BEGIN Dataset rows
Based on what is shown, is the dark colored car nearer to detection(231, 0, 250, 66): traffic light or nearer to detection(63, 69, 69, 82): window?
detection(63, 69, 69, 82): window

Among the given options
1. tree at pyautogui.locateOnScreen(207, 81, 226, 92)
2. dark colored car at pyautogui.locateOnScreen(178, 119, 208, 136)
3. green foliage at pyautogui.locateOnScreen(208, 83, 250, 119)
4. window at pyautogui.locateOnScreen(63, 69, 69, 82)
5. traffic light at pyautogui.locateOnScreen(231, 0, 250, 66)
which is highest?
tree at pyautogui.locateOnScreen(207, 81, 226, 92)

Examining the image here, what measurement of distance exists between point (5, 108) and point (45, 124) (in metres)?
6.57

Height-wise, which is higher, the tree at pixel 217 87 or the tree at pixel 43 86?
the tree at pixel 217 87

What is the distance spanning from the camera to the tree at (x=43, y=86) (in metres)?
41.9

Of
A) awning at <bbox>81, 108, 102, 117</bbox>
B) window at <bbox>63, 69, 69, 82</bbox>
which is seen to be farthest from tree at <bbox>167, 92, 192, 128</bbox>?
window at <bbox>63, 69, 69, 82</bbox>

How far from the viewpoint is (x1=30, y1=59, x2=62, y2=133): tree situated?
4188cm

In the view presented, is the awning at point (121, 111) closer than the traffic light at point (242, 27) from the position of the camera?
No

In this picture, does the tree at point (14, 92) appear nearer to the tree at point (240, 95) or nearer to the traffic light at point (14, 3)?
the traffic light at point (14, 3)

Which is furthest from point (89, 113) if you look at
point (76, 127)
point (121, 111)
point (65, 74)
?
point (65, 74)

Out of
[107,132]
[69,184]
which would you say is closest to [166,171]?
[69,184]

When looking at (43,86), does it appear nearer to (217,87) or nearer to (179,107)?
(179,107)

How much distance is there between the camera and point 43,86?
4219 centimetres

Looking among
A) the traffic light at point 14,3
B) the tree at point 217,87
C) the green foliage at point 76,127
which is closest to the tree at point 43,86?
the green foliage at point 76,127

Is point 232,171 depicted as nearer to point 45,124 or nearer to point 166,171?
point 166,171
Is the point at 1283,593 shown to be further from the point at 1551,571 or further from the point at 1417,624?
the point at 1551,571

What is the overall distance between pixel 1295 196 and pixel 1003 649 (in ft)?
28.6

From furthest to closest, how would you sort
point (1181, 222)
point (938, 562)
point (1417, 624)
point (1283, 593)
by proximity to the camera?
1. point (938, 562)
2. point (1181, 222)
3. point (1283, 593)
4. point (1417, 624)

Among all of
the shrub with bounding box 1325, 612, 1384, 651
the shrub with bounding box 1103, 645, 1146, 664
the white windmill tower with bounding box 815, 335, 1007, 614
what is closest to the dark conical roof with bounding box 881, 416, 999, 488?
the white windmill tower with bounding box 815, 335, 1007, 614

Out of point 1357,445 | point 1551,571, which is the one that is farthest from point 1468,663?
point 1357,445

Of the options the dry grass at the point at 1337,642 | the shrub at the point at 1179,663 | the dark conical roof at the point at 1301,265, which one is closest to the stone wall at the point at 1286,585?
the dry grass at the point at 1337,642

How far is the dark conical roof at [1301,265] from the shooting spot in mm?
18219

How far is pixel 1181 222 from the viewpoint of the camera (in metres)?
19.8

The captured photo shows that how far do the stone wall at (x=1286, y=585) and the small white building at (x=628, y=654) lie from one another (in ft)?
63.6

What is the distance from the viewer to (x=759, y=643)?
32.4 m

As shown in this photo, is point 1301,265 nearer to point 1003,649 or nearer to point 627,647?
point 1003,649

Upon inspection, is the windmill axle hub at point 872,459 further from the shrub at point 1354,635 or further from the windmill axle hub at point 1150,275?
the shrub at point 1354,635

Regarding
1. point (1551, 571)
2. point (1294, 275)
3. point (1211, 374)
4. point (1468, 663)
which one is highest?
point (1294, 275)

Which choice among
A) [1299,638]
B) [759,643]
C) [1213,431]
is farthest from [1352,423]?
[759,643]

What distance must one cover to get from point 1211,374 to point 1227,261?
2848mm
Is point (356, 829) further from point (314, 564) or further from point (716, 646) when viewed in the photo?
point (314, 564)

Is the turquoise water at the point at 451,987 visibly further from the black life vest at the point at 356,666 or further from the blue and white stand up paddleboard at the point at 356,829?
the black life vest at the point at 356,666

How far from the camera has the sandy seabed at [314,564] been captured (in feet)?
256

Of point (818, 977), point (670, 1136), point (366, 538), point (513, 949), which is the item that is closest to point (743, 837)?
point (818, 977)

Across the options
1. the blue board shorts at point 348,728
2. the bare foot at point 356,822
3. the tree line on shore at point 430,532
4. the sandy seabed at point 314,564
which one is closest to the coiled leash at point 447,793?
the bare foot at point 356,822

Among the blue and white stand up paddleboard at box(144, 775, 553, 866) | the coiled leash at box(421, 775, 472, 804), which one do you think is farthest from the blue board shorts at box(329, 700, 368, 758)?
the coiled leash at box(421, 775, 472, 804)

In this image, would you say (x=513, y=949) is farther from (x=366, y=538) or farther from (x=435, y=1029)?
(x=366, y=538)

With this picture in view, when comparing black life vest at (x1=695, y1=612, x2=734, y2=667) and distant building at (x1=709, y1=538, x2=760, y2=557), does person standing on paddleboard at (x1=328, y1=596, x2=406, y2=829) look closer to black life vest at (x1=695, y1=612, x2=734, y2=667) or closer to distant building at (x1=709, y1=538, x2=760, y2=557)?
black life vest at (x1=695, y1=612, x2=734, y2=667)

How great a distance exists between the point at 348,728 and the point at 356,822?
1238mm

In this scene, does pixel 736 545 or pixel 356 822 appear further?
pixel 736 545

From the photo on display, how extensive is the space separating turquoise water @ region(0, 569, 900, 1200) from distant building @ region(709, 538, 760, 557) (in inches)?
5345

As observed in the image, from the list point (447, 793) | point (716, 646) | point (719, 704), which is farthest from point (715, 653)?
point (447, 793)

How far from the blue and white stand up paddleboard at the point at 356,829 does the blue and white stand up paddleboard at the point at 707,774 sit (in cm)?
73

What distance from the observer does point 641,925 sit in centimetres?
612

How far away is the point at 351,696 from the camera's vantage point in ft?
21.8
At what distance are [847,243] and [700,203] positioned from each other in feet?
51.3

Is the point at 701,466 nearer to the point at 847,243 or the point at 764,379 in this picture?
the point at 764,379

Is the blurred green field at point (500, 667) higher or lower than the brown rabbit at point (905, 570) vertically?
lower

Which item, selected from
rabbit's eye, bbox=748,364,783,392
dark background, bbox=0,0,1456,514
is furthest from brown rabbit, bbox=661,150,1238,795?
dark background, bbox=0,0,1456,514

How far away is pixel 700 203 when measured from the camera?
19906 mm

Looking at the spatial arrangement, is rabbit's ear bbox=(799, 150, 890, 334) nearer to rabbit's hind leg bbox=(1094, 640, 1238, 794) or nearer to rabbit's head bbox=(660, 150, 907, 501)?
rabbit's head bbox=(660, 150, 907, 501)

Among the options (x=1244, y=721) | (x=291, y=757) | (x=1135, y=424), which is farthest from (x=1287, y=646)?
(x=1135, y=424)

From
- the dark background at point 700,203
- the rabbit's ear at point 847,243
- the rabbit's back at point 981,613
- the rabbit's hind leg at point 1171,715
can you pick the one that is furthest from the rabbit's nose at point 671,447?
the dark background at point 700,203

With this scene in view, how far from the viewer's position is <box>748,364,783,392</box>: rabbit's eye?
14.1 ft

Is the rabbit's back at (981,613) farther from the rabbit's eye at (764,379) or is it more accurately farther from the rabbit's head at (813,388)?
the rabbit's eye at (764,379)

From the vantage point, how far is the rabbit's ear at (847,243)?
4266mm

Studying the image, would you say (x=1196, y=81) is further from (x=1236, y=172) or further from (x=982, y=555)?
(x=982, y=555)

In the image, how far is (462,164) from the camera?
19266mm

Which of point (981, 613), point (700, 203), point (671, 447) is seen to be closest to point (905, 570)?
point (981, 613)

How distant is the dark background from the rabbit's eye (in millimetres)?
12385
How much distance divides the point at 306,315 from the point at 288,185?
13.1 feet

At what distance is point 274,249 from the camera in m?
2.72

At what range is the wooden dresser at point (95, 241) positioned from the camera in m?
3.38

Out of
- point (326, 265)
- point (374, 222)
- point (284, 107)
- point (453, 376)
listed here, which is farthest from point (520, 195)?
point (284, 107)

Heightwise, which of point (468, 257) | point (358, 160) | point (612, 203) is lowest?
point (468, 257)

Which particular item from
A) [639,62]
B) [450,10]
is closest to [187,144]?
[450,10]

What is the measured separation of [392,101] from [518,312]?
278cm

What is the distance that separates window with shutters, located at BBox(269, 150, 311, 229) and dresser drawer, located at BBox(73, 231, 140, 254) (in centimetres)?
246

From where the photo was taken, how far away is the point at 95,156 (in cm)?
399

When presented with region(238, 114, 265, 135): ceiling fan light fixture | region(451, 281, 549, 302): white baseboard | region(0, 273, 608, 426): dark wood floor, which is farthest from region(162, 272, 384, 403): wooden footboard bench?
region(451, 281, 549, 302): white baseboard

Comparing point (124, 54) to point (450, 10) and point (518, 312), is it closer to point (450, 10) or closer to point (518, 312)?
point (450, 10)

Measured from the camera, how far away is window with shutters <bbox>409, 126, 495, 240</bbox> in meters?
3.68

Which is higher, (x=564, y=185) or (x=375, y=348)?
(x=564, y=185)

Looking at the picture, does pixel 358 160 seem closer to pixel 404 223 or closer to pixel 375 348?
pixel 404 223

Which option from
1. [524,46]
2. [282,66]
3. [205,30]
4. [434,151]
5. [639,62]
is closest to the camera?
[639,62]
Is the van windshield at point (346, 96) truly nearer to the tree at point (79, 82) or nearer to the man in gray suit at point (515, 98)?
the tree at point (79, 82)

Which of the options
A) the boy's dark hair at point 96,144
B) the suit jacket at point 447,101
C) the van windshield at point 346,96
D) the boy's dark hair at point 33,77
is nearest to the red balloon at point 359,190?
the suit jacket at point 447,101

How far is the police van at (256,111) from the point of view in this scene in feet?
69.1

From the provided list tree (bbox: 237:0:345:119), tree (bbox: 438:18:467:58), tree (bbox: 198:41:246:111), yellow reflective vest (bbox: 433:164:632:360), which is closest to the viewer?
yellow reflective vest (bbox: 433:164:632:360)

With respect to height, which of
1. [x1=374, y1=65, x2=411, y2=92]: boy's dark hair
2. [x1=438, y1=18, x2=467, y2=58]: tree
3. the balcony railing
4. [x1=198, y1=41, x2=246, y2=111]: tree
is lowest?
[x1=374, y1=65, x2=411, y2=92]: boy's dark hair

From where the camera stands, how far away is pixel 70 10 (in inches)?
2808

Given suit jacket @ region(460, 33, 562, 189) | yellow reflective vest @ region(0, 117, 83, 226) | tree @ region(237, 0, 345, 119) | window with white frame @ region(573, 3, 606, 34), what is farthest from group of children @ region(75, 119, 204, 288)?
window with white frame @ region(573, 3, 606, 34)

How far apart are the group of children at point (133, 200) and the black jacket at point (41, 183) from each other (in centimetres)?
END Dataset rows
▶ Stated goal
Repeat the line containing "With respect to height, which of" and all subsequent lines through the final line of the data, exactly and with no others.

▶ Complete answer
With respect to height, which of
1. [x1=374, y1=65, x2=411, y2=92]: boy's dark hair
2. [x1=438, y1=18, x2=467, y2=58]: tree
3. the balcony railing
4. [x1=198, y1=41, x2=246, y2=111]: tree
is lowest?
[x1=374, y1=65, x2=411, y2=92]: boy's dark hair

From where the camera stands, how far away is pixel 70 10 (in inches)?
2808

Given suit jacket @ region(460, 33, 562, 189) | yellow reflective vest @ region(0, 117, 83, 226) | tree @ region(237, 0, 345, 119) | window with white frame @ region(573, 3, 606, 34), what is farthest from group of children @ region(75, 119, 204, 288)?
window with white frame @ region(573, 3, 606, 34)

How far apart are the group of children at point (133, 200) and the black jacket at point (41, 183) from each other (in centimetres)?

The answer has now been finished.